» **Check your understanding**
1. Name every coordinate system that the text on robotic grasping says the grasping system consists of, with each one's abbreviation.
2. Using the text on robotic grasping, state the reason a short focal length lens was mounted on the camera.

» **Text**
*-*-*

As shown in Figure 1, before the robot moves to grasp a part, it moves and locates the camera to measure several featured points on it, and then determines the part pose based on the measurement model. In order to enlarge the camera’s field of view, a short focal length lens was mounted on it. For small-size parts, the featured points could be included in one field of view of the camera, and the robot only needs to move to one position, but for a large-size part, the featured points will have a wider distribution, and the robot needs to move to several positions. As the former is a special case of the latter, the large-size part is discussed in this paper. The coordinate systems of the robotic intelligent grasping system consist of cell frame (CF), robot base frame (BF), part frame (WF) and camera pose frame (SF). As the camera was located to several poses in order to measure the featured points on the large-size parts, a SFi is defined at each measuring pose.

The 1-st camera frame (SF1) was taken as the reference frame in this method, that is pose of the part was determined relative to SF1. The part frame (WF) is defined based on the CAD model or established with several featured points on it. The principle of the robotic intelligent grasping system is described in detail as follows:

(1)

A robot measuring path was taught, along which the robot could take the camera to measure the featured points on the large-size part, and the part pose relative to SF1 (${}_w{}^{s}T)$ could be determined.

(2)

For an initial part, an initial grasping path was taught, along which the robot could grasp the initial part precisely. And pose of the initial part relative to SF1 (${}_{w0}{}^{s}T$) was measured and recorded. As shown in Figure 1, the part pose relative to SF1 can be given as follows:

$${}_{w0}{}^{s}T{}^{-1}={}_s{}^{w0}T={}_c{}^{w0}T\times {}_b{}^{c}T\times {}_s{}^{b}T$$

(1)

where ${}_s{}^{b}T$ is the transform relationship between SF1 and BF; ${}_b{}^{c}T$ is the transformation between BF and CF; and ${}_c{}^{w0}T$ is the transformation between CF and the initial part frame (WF). Then, for a practical part that has a pose deviation with the initial part, the robot takes the camera to measure the part along the measuring trajectory, and determines the pose of the part relative to SF1 (${}_{wi}{}^{s}T$), which can be given as follows:

$${}_{wi}{}^{s}T{}^{-1}={}_s{}^{wi}T={}_c{}^{wi}T\times {}_b{}^{c}T\times {}_s{}^{b}T$$

(2)

As the industrial robot is fixed in the station, transform relationship between BF and CF (${}_b{}^{c}T$) is invariable. Also as the camera system adopted in this method has a wide field of view, it can include the featured points on the practical deviated parts at the same robot pose. Because of the high repeatability of the industrial robot, the pose of SF1 relative to BF (${}_s{}^{b}T$) can be regard as fixed.

(3)

Finally, in order to grasp a practical part, the robot pose should be adjusted so that the pose of the gripper could align with the part pose, that is, the pose of the practical part relative to the gripper should be the same as the initial part. As the camera is mounted on the robot end-flange, the relative position between the camera and the gripper is fixed, the robot pose adjustment can be also regard as aligning the camera pose with the part pose. After the robot pose adjustment, the pose of the practical part relative to SF1 is the same as the initial part, that is:

$${}_s{}^{w0}T={}_c{}^{wi}T\times {}_b{}^{c}T\times {}_s{}^{b}T{}_i$$

(3)

*-*-*

» **Collected material**
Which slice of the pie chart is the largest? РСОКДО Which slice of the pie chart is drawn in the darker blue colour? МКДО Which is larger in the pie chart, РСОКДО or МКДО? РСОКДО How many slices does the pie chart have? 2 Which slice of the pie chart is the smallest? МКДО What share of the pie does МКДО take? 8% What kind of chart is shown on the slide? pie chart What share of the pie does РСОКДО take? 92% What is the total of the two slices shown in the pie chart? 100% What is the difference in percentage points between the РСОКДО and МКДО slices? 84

*-*-*

» **Responses to the tasks**
1. Cell frame (CF), robot base frame (BF), part frame (WF), and camera pose frame (SF).

2. It was mounted to enlarge the camera's field of view.